Exercise description. Reproduce the lines below word for word, beginning with the line that contains "Focusing on the" and ending with the final line, both included.

Exercise inputs.

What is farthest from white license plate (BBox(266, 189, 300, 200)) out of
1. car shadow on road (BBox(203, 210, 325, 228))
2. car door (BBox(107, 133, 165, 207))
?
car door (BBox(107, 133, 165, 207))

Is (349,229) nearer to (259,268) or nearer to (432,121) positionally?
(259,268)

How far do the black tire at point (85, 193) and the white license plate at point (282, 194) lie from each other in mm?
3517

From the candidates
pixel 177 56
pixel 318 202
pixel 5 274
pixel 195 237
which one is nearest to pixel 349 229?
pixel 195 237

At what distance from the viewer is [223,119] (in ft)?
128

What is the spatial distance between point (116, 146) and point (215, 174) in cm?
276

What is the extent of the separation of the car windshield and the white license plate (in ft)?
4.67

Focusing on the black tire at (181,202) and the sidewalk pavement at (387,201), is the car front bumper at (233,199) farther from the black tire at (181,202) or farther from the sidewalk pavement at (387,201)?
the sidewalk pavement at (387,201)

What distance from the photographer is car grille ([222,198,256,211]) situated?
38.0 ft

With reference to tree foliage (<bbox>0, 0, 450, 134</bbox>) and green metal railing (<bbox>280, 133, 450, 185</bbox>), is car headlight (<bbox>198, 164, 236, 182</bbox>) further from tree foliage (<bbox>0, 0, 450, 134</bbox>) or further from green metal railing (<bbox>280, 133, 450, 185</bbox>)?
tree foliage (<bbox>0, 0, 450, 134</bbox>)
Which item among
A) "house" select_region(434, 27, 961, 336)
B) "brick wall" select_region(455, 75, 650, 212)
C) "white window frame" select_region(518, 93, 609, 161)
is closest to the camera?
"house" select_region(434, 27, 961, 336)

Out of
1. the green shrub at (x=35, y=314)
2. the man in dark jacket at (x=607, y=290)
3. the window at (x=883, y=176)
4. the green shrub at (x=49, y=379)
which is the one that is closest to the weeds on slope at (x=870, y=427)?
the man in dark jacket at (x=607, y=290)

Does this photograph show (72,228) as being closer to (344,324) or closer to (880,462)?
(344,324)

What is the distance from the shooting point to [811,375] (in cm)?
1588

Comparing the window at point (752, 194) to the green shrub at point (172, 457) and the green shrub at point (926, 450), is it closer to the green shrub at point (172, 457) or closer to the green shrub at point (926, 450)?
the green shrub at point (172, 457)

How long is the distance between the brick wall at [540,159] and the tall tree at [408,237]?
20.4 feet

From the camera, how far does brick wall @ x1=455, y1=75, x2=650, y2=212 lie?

Correct answer.
Focusing on the black tire at (181,202) and the sidewalk pavement at (387,201), is the car front bumper at (233,199) farther from the black tire at (181,202) or farther from the sidewalk pavement at (387,201)?
the sidewalk pavement at (387,201)

What distance from the photographer is car grille ([222,198,256,211]) situated?
38.0 ft

With reference to tree foliage (<bbox>0, 0, 450, 134</bbox>) and green metal railing (<bbox>280, 133, 450, 185</bbox>), is car headlight (<bbox>198, 164, 236, 182</bbox>) further from tree foliage (<bbox>0, 0, 450, 134</bbox>) or further from green metal railing (<bbox>280, 133, 450, 185</bbox>)?
tree foliage (<bbox>0, 0, 450, 134</bbox>)
Which item among
A) "house" select_region(434, 27, 961, 336)
B) "brick wall" select_region(455, 75, 650, 212)
C) "white window frame" select_region(518, 93, 609, 161)
is closest to the camera?
"house" select_region(434, 27, 961, 336)

Out of
1. the green shrub at (x=35, y=314)
2. the man in dark jacket at (x=607, y=290)
3. the window at (x=883, y=176)
4. the green shrub at (x=49, y=379)
which is the one that is closest to the weeds on slope at (x=870, y=427)?
the man in dark jacket at (x=607, y=290)

Does this photograph show (72,228) as being closer to (344,324) or closer to (880,462)?
(344,324)

What is the distance from the shooting point to [811,375] (in cm)?
1588

Comparing the window at point (752, 194) to the green shrub at point (172, 457) and the green shrub at point (926, 450), is it closer to the green shrub at point (172, 457) or closer to the green shrub at point (926, 450)?
the green shrub at point (172, 457)

How long is the distance between the brick wall at [540,159] and the tall tree at [408,237]?
20.4 feet

From the camera, how far does brick wall @ x1=455, y1=75, x2=650, y2=212 lie?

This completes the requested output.